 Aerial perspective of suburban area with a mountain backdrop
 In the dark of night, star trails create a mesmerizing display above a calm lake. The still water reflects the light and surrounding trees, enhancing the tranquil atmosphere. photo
-------
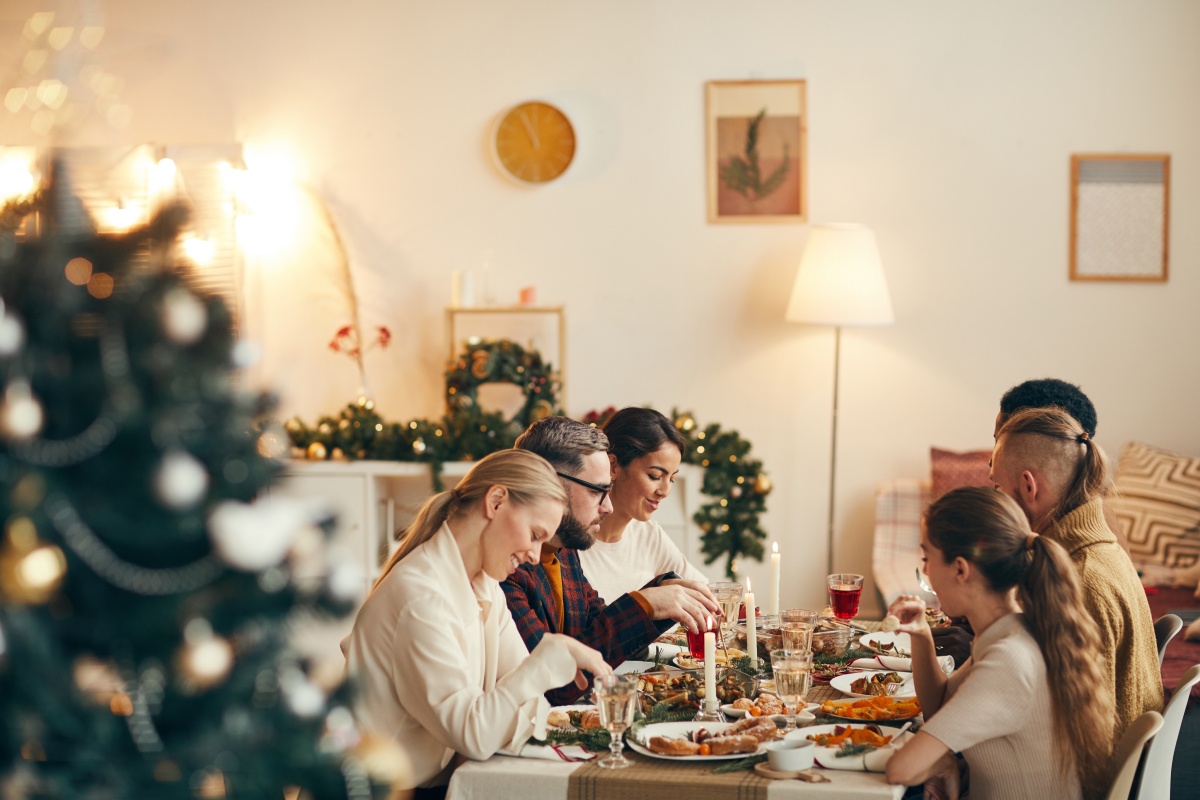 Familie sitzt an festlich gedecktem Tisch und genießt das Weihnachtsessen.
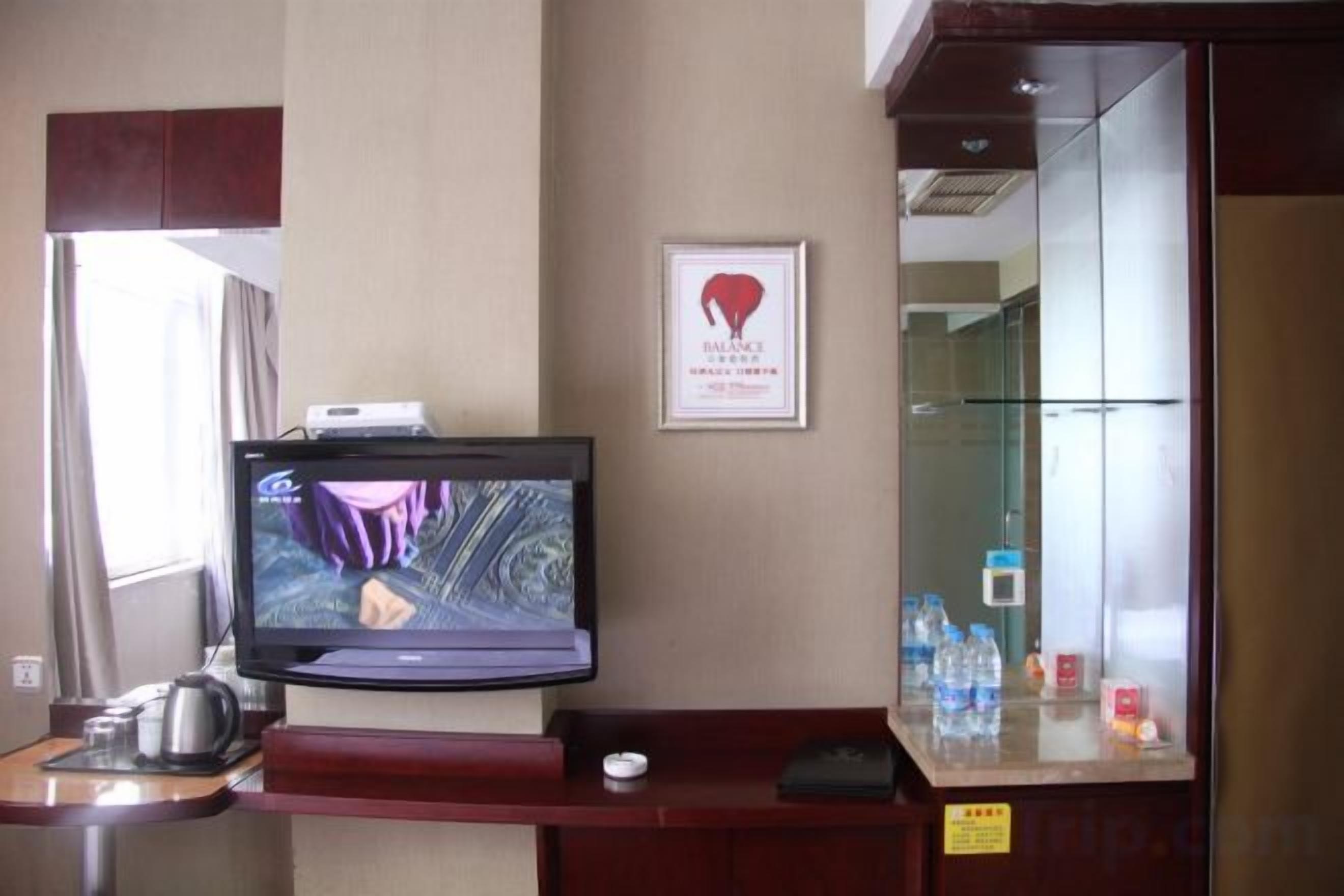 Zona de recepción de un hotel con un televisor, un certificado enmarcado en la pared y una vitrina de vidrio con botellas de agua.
-------
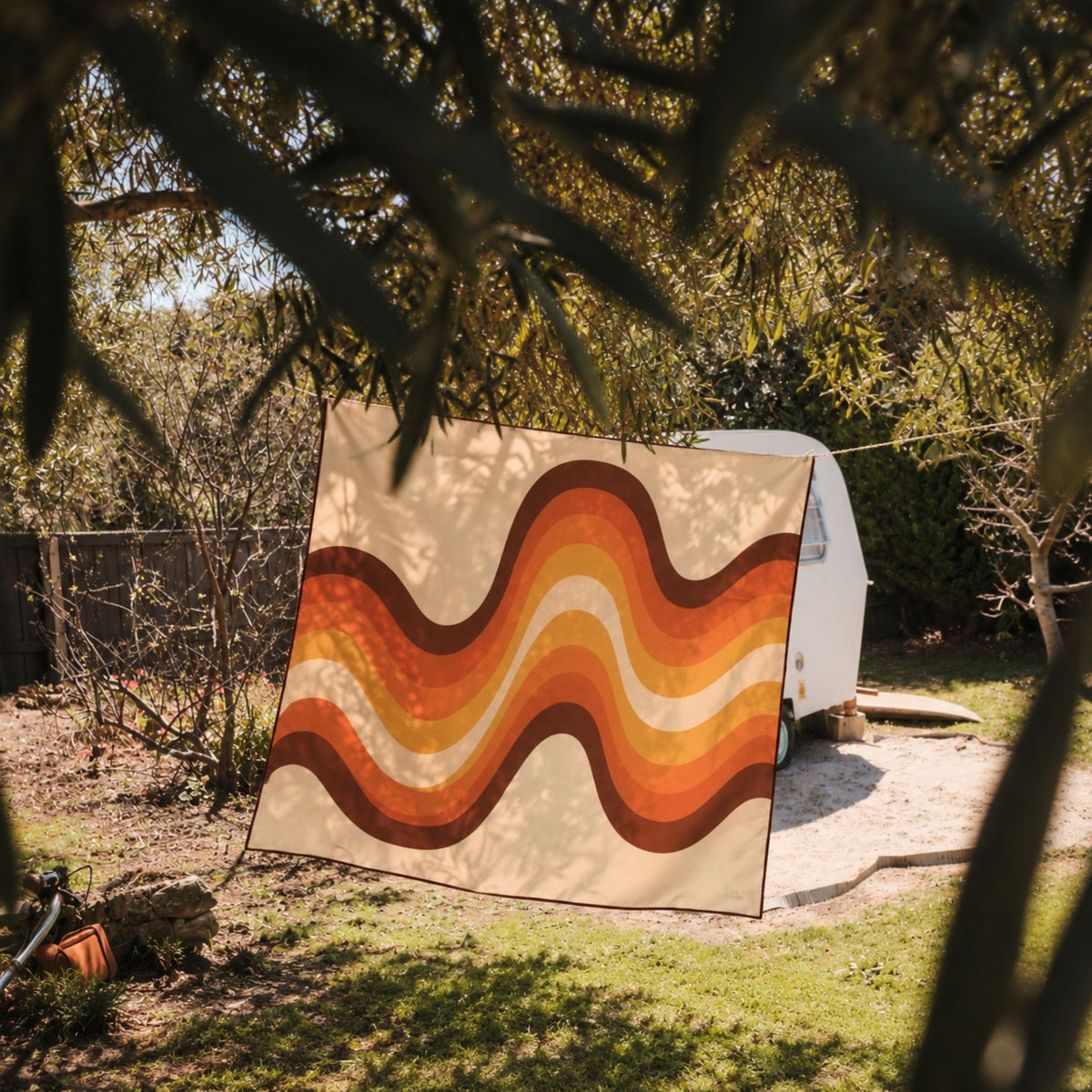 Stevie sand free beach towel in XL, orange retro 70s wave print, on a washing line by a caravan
-------
Try it: Please give back exactly the lines of this listing beginning at the line with "Aerial perspective of" and ending with the line with "In the dark", both included, and nothing else.

Response area:
 Aerial perspective of suburban area with a mountain backdrop
 In the dark of night, star trails create a mesmerizing display above a calm lake. The still water reflects the light and surrounding trees, enhancing the tranquil atmosphere. photo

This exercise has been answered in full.